Something is rotten in the state of our electronic voting practices. They are recklessly wandering towards online voting despite their high vulnerable to hacking and manipulation by cyberspace clowns, partisans, enemies, or all three. Congress should invoke its power under Article I, section 4 of the Constitution to require in federal elections use of paper ballots or electronic voting machines that produce voter-verified paper ballots. Congress should encourage States to do likewise for state elections through a federal grant-in-aid program. Firewalls should also be required between internet and voter registration, vote-tabulating machines, ballot delivery, and election management systems.
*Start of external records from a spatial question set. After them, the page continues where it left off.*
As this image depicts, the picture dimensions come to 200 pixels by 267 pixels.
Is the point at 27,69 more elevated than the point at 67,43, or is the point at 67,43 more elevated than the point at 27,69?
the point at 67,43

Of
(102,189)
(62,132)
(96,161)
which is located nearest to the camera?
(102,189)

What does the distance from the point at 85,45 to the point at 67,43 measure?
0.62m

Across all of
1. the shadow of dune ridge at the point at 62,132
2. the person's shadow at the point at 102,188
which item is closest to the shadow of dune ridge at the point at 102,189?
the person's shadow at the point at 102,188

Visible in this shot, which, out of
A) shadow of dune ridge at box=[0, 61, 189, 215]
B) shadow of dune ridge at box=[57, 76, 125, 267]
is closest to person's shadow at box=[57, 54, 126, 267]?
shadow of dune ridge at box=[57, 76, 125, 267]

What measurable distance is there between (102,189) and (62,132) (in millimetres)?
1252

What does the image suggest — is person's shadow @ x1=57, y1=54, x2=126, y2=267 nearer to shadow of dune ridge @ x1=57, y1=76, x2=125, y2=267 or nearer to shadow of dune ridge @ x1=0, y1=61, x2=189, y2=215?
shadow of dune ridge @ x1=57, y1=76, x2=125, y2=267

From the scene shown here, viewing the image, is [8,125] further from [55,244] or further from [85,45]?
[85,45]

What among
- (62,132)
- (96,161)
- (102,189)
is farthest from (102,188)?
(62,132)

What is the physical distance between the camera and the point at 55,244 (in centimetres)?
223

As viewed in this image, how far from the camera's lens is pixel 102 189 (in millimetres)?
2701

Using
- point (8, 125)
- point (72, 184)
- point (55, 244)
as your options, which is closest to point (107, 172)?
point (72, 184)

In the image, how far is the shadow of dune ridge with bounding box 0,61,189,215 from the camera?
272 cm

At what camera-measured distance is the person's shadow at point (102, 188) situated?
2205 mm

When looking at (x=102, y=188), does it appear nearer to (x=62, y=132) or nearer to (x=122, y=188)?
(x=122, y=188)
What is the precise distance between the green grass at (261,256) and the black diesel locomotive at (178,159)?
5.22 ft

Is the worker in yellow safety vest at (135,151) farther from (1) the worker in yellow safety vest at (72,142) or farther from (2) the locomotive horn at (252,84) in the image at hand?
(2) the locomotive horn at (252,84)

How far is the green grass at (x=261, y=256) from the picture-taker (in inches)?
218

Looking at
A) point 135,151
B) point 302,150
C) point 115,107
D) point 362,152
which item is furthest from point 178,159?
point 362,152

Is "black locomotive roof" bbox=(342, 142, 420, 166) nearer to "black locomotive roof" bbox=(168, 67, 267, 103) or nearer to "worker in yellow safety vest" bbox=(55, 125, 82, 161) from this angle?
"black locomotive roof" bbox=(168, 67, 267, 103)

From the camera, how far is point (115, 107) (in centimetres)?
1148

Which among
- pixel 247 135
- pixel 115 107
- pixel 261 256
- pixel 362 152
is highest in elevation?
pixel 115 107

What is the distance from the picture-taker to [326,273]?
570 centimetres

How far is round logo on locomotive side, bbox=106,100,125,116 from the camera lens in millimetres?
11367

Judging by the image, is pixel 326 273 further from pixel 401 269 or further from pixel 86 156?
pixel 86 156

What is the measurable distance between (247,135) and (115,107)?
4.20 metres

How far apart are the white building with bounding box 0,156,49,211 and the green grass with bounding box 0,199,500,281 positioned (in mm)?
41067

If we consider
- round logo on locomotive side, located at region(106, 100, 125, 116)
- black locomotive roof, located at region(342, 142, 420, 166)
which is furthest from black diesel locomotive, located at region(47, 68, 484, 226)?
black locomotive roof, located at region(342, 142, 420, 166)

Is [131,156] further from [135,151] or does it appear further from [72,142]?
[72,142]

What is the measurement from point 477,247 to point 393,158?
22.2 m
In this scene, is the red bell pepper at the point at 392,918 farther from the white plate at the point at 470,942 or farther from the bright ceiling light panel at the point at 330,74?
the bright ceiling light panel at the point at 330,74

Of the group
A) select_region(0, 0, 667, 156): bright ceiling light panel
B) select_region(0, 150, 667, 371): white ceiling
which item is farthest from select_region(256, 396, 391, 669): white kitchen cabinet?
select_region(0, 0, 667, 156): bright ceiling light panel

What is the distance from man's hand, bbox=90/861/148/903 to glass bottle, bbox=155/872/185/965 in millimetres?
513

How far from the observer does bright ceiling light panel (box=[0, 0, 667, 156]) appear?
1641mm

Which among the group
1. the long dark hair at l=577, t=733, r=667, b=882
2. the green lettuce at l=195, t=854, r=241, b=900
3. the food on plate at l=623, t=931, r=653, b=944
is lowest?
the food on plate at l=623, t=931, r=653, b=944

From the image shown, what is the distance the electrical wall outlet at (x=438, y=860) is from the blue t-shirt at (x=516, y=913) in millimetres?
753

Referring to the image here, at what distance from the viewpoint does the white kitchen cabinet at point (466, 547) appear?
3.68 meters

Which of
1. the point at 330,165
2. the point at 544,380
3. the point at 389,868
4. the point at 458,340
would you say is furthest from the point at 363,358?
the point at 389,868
Before certification of final election results, a random sample of electronic voting system totals should be compared with hand counts of the votes on the corresponding paper ballots to detect hacking or error. Elections are too important to be left to amateurs or to luck, which Congress seems not to understand.
Last month, former FBI director James B. Comey advised the Senate Intelligence Committee regarding Russia’s attempted electronic tampering with the 2016 elections, “They’re coming after America. They will be back.”
We are at the edge of an electoral precipice as the example of Illinois confirms. In early July 2016, a contractor with the state board of elections detected unauthorized data leaving the network according to Ken Menzel, its general counsel. The hackers had gained access to the state’s voter database. It contained information such as names, dates of birth, genders, driver’s licenses and partial social security numbers on 15 million registrants, half of whom were active voters. As many as 90,000 records were compromised. The hackers attempted but failed to alter or delete database information.